Дверь открылась и вошел Арсений с бутылкой.

- Что происходит? – он замер в дверях, глядя на своего пожилого мастера, стоящего в обнимку с молодой девушкой. Ответа не последовало. Он поставил бутылку на запачканный журнальный столик.

- Сонь, пойдем, - объятия прекратились, девушка отошла на пару шагов и радостно смотрела на старика. На душе стало легко и спокойно, она искренне широко улыбалась.
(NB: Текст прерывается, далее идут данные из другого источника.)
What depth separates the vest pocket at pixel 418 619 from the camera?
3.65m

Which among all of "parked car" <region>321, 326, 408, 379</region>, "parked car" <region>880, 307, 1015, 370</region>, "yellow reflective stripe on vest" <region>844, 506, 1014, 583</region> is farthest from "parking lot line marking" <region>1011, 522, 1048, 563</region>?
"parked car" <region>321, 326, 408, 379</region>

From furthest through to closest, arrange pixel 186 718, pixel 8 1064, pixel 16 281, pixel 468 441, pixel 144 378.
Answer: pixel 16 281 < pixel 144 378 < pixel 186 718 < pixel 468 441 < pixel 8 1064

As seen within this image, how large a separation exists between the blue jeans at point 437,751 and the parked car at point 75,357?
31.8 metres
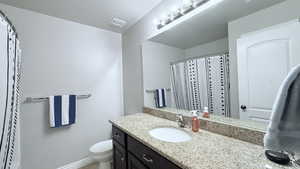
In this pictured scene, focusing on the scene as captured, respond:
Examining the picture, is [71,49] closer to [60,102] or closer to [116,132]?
[60,102]

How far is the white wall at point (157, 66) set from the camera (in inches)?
67.8

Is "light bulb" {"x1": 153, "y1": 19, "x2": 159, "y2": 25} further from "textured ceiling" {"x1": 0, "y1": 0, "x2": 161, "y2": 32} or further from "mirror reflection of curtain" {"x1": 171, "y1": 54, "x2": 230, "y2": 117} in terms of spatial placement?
"mirror reflection of curtain" {"x1": 171, "y1": 54, "x2": 230, "y2": 117}

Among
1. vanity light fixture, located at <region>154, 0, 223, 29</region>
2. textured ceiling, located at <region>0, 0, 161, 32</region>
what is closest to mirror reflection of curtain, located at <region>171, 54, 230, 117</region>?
vanity light fixture, located at <region>154, 0, 223, 29</region>

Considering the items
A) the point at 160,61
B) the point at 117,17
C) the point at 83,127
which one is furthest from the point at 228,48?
the point at 83,127

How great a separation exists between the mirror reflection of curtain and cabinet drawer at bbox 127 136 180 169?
0.72 m

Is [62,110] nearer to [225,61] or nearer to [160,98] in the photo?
[160,98]

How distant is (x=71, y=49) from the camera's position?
6.45ft

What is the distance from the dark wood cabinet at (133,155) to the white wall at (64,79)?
0.87 meters

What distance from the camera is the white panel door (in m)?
0.80

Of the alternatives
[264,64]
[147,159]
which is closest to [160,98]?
[147,159]

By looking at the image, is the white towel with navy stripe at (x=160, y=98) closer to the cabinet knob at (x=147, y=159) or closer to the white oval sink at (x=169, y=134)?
the white oval sink at (x=169, y=134)

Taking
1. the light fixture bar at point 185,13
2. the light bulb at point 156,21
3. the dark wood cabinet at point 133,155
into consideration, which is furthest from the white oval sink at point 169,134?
the light bulb at point 156,21

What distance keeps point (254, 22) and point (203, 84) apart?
65 cm

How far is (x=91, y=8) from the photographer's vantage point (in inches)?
A: 67.2
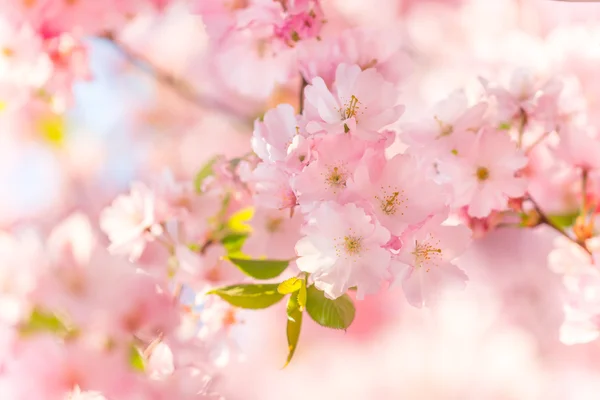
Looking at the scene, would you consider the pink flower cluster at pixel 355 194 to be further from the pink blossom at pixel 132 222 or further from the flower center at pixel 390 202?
the pink blossom at pixel 132 222

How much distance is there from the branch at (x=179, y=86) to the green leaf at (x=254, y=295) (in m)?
0.51

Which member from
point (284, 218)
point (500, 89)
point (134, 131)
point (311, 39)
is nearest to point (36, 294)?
point (284, 218)

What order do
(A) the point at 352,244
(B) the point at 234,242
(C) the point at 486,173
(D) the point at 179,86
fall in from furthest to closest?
(D) the point at 179,86
(B) the point at 234,242
(C) the point at 486,173
(A) the point at 352,244

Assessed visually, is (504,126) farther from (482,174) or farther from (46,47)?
(46,47)

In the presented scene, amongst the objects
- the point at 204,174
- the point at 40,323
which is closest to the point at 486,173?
the point at 204,174

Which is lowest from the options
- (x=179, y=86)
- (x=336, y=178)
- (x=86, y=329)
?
(x=179, y=86)

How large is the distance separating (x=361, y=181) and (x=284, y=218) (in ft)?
0.62

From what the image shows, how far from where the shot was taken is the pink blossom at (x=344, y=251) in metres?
0.42

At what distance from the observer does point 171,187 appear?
0.63m

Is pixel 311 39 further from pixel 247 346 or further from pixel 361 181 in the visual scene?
pixel 247 346

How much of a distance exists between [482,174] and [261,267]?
0.23 meters

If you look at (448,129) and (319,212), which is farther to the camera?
(448,129)

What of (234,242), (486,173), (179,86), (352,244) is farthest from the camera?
(179,86)

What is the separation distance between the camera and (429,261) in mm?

- Еще увидимся, - сказал ей старик и подмигнул.

Молодые люди взялись за руки и покинули мастерскую. Мастер не тронул спиртное, отшвырнул с мольберта начатый холст и принялся за новый. Теперь он знал, к чему шла его жизнь, для чего был проделан путь. Следующие девять суток прошли в непрерывной работе. Он не останавливался ни на сон, ни на еду.

Когда работа была кончена, истощенный мужчина сделал несколько шагов назад и с упоением взглянул на свое творение. Ясно улыбаясь, скрипящим от долгого молчания голосом, он произнес:

- Теперь я исполнил волю Твою, теперь я иду к Тебе, - и рухнул без чувств возле мольберта.